One reason the courts exist is to temper the excesses and vagaries of crude majoritarianism. There is no reason whatsoever to shy away from demanding that courts uphold law as written — which is not the same as judicial activism, though liberals gleefully conflate the two. Scher argues that, historically speaking, Trump’s record on judges been neither unique nor impressive, and that his loss might well pave the way for more liberal judges. That’s certainly one way to look at it. Another way to look at it is that Trump’s improbable win interrupted a potential 16-year string of anti-constitutional appointments, and to some degree balanced the ideological disposition of the courts moving forward. The idea that Democrats wouldn’t have waged the same war on the judiciary if Hillary had won — after they had blown up the judicial filibuster — is, of course, baloney. They just thought they were going to win again.

“But Gorsuch” also had immediate implications. Without Gorsuch there is no Janus v. AFSCME, and unions would still be forcing workers to pay dues to organizations that participate in political causes they do not support. Without Neil Gorsuch and Brett Kavanaugh — who, say what you will about Trump, was unlikely to have sustained the support of any other Republican president through such a malicious confirmation battle — states such as Colorado would still openly be destroying the lives of Americans over thought crimes.

A Supreme Court with two Hillary appointees would be whittling away the free-speech protections of Citizens United. It would be hammering the Second Amendment protections that were reaffirmed by Heller and McDonald. Roberts may view himself as a Solomonic strategist and stickler for precedent, but his liberal colleagues have little problem dispensing with it whenever convenient.

It’s understandable that conservatives feel frustrated. When Republicans take Congress, Barack Obama simply circumvents the legislative branch and create laws by fiat. When Republicans win back the presidency, Democrats refuse to accept the legitimacy of the election, and spend the entire term trying to overturn the results, while convincing their constituents that the constitutionally prescribed election process is illegitimate. And when Republican presidents attempt to overturn the previous president’s diktats, using the very same mechanisms, the Court stops them.
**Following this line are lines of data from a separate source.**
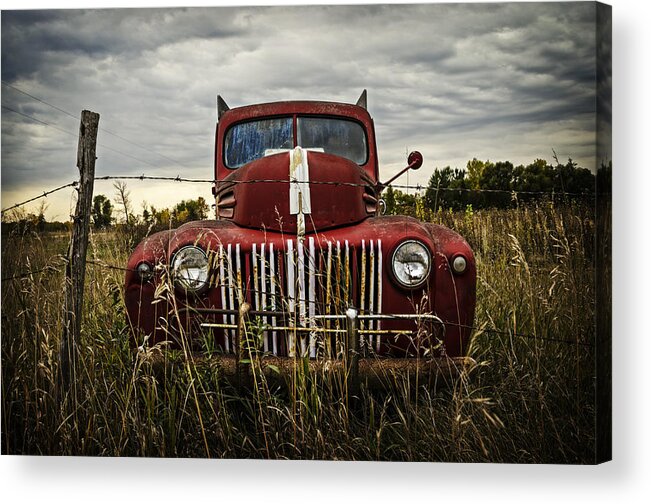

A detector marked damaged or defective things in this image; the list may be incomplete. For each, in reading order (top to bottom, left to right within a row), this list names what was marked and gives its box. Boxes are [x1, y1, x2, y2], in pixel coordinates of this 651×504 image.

rusty chrome grille [216, 238, 384, 356]
rusty metal body [123, 92, 478, 380]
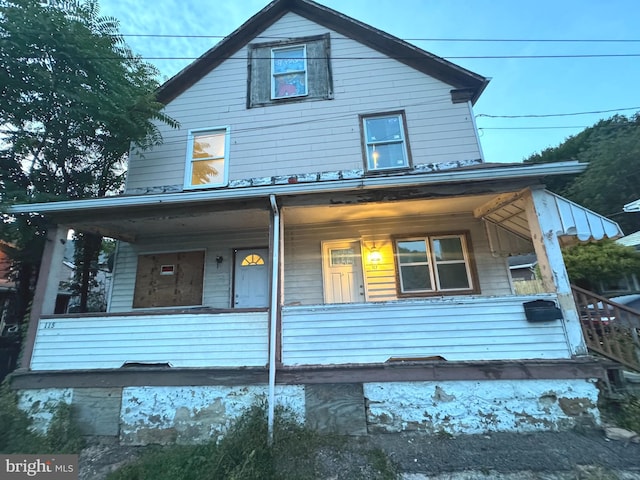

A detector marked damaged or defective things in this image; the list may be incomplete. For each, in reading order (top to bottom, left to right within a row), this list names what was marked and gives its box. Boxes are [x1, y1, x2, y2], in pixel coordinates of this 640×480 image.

peeling paint [364, 378, 600, 436]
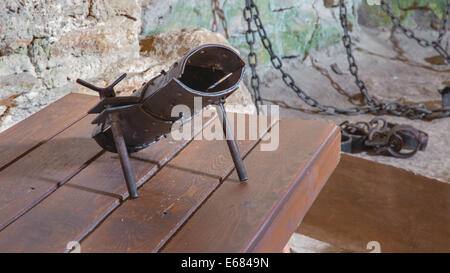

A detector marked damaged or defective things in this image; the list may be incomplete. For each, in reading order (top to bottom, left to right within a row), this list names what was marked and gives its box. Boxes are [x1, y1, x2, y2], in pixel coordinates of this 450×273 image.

rusty metal [76, 44, 248, 198]
rusty metal [342, 117, 428, 159]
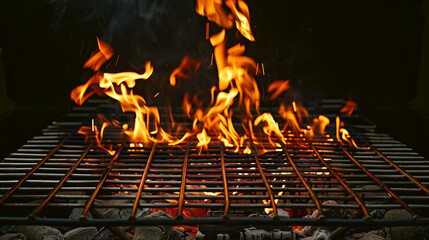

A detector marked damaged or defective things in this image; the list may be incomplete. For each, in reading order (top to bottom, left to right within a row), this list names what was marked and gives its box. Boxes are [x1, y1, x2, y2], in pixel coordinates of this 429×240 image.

rusty metal bar [0, 134, 71, 205]
rusty metal bar [30, 144, 93, 218]
rusty metal bar [81, 137, 126, 218]
rusty metal bar [132, 143, 157, 218]
rusty metal bar [247, 142, 278, 216]
rusty metal bar [278, 141, 320, 216]
rusty metal bar [304, 137, 368, 218]
rusty metal bar [336, 142, 412, 217]
rusty metal bar [372, 146, 428, 195]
It’s true, as well, that Republican presidents often flub their picks. Gorsuch disappointed social conservatives when helping invent new protections for LGBT workers. Roberts, a George W. Bush appointee, will be a perpetual disappointment, I’m sure. Yet both are worlds better than the alternative. You don’t need to look any farther than the Montana school-choice decision to understand why.
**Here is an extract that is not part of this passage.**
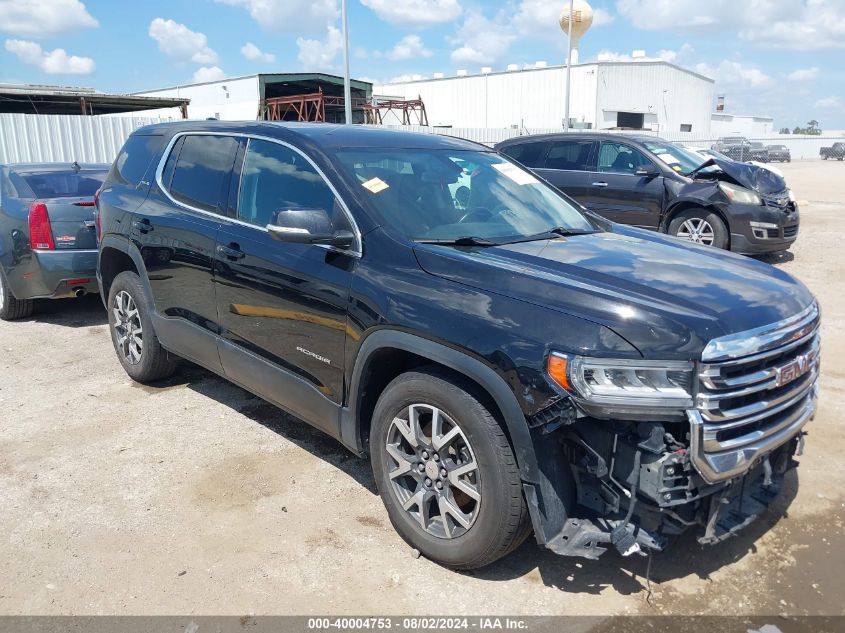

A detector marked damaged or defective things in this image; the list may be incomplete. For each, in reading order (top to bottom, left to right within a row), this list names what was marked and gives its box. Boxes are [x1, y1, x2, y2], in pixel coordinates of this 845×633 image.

damaged gray sedan [494, 133, 796, 254]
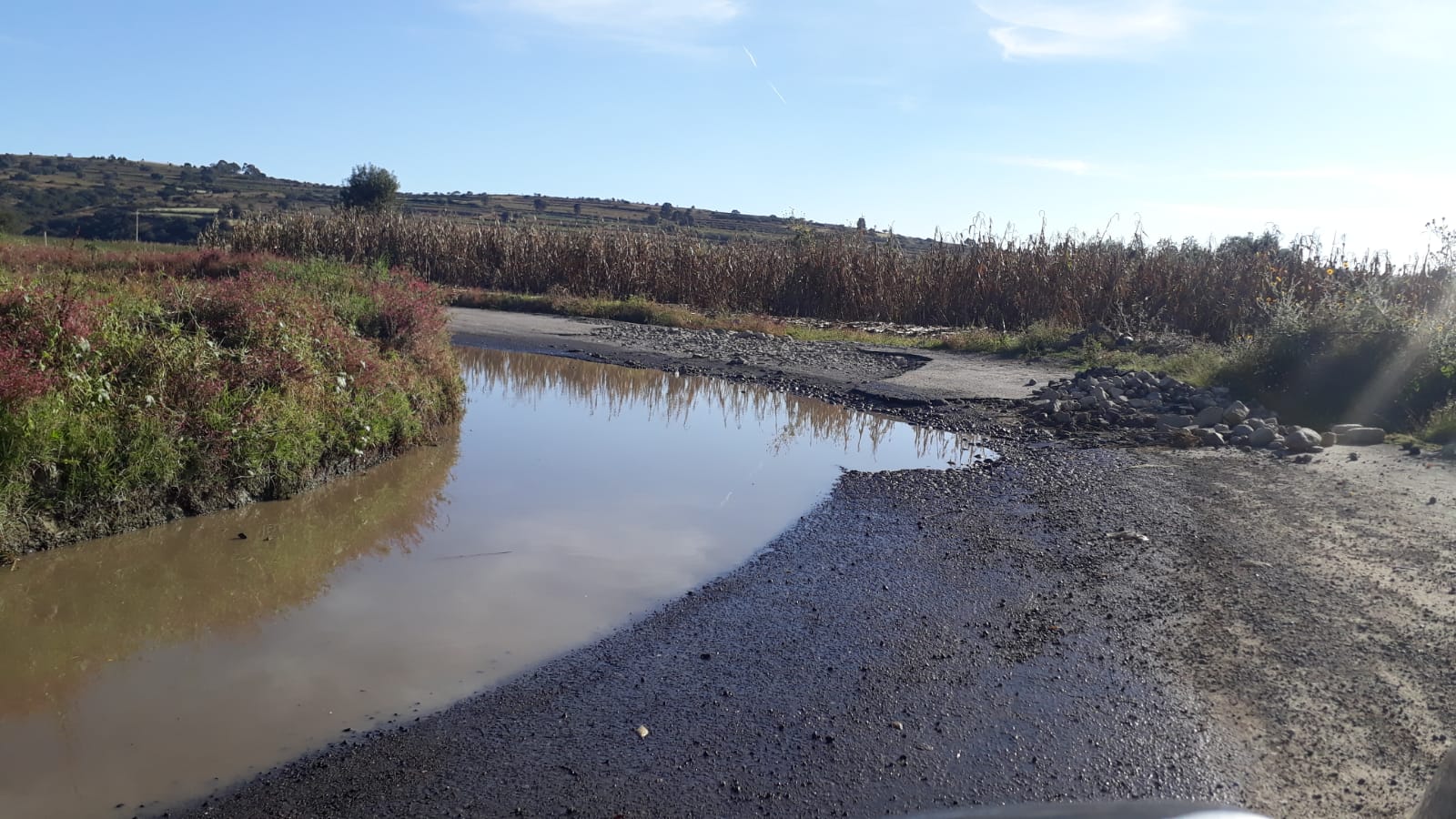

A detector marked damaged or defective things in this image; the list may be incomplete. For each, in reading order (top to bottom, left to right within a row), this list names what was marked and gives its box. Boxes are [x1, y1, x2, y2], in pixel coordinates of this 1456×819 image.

damaged road [179, 309, 1456, 819]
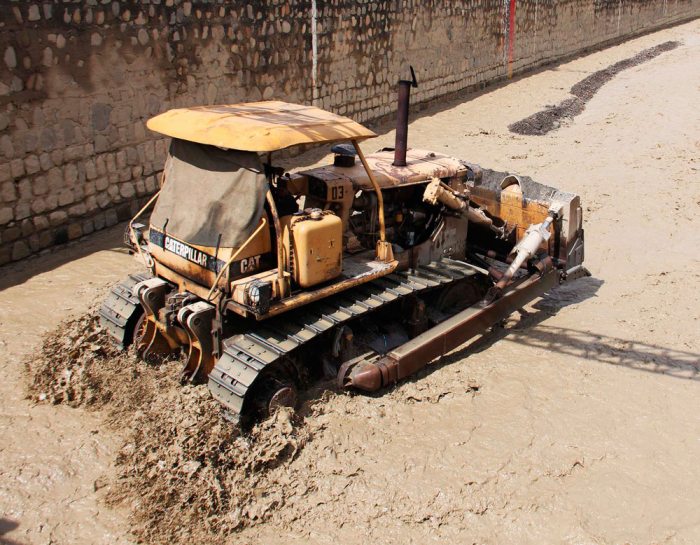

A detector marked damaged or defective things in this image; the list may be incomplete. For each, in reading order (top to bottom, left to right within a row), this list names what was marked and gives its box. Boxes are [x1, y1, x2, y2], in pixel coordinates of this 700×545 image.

The lesson gleaned from recent history isn’t that Republicans have gotten a “bad deal,” but rather that Republicans should fight harder to seat more jurists like Clarence Thomas and fewer like John Roberts. There is no “winning” in politics, after all, there is just the constant struggle. Conservatives, as their name indicates, rack up unappreciated victories by hindering the progress of bad ideas and preventing them from coagulating into law.

Was Gorsuch worth it? Counter-histories are most often a waste of time. Perhaps Trump’s election damaged the long-term prospects of conservative causes. Perhaps Democrats wouldn’t have radicalized as quickly had Hillary been president. It doesn’t really matter now. There are plenty of reasons a person may have not to vote for Donald Trump, yes. But the underlying arguments for “But Gorsuch” are stronger than ever.